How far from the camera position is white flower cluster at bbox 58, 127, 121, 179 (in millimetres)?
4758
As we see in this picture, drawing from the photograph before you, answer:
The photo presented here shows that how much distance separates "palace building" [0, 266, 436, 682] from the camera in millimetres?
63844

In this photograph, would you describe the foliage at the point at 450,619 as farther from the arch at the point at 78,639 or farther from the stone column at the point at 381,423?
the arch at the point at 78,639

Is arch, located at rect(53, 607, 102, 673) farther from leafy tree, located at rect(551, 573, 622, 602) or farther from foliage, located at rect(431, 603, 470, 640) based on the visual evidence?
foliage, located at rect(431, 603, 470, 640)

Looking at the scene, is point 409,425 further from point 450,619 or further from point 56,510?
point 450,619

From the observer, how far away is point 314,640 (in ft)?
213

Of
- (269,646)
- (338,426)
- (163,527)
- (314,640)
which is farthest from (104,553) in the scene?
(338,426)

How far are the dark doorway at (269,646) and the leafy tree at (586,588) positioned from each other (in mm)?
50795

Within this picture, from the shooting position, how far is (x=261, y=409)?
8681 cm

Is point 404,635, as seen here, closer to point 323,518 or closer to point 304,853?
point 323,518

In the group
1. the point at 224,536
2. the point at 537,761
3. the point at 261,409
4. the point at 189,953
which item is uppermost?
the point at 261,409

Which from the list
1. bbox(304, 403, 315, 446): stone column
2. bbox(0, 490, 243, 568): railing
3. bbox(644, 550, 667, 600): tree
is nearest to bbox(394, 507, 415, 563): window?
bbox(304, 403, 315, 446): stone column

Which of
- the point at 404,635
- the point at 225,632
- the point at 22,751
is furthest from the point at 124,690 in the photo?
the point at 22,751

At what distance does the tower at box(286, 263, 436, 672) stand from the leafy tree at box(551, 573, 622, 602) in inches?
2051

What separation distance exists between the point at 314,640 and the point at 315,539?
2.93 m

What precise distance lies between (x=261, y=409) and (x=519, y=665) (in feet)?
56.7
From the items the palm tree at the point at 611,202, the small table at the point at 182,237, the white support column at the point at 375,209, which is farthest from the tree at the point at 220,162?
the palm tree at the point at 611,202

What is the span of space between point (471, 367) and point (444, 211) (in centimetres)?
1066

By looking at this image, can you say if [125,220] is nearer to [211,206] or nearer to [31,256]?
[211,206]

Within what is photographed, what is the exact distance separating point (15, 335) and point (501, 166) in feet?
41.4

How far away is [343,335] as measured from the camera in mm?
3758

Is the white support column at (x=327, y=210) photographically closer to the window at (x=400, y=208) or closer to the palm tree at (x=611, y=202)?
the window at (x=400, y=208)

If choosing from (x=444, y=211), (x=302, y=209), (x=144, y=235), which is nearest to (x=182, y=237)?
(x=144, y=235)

..........

§ To be done
Extract the lines between the one holding "What precise distance" and the end of the records, inclusive, repeating them exactly.

§ Reply to the task
What precise distance lies between (x=261, y=409) and (x=519, y=665) (in feet)?
56.7
From the items the palm tree at the point at 611,202, the small table at the point at 182,237, the white support column at the point at 375,209, which is farthest from the tree at the point at 220,162?
the palm tree at the point at 611,202

What is the span of space between point (471, 367) and point (444, 211) (in centimetres)?
1066

By looking at this image, can you say if [125,220] is nearer to [211,206] or nearer to [31,256]?
[211,206]

Within what is photographed, what is the exact distance separating point (15, 335) and point (501, 166) in feet?
41.4

How far away is [343,335] as measured from the camera in mm?
3758

Is the white support column at (x=327, y=210) photographically closer to the window at (x=400, y=208) or closer to the palm tree at (x=611, y=202)?
the window at (x=400, y=208)

If choosing from (x=444, y=211), (x=302, y=209), (x=144, y=235), which is nearest to (x=182, y=237)?
(x=144, y=235)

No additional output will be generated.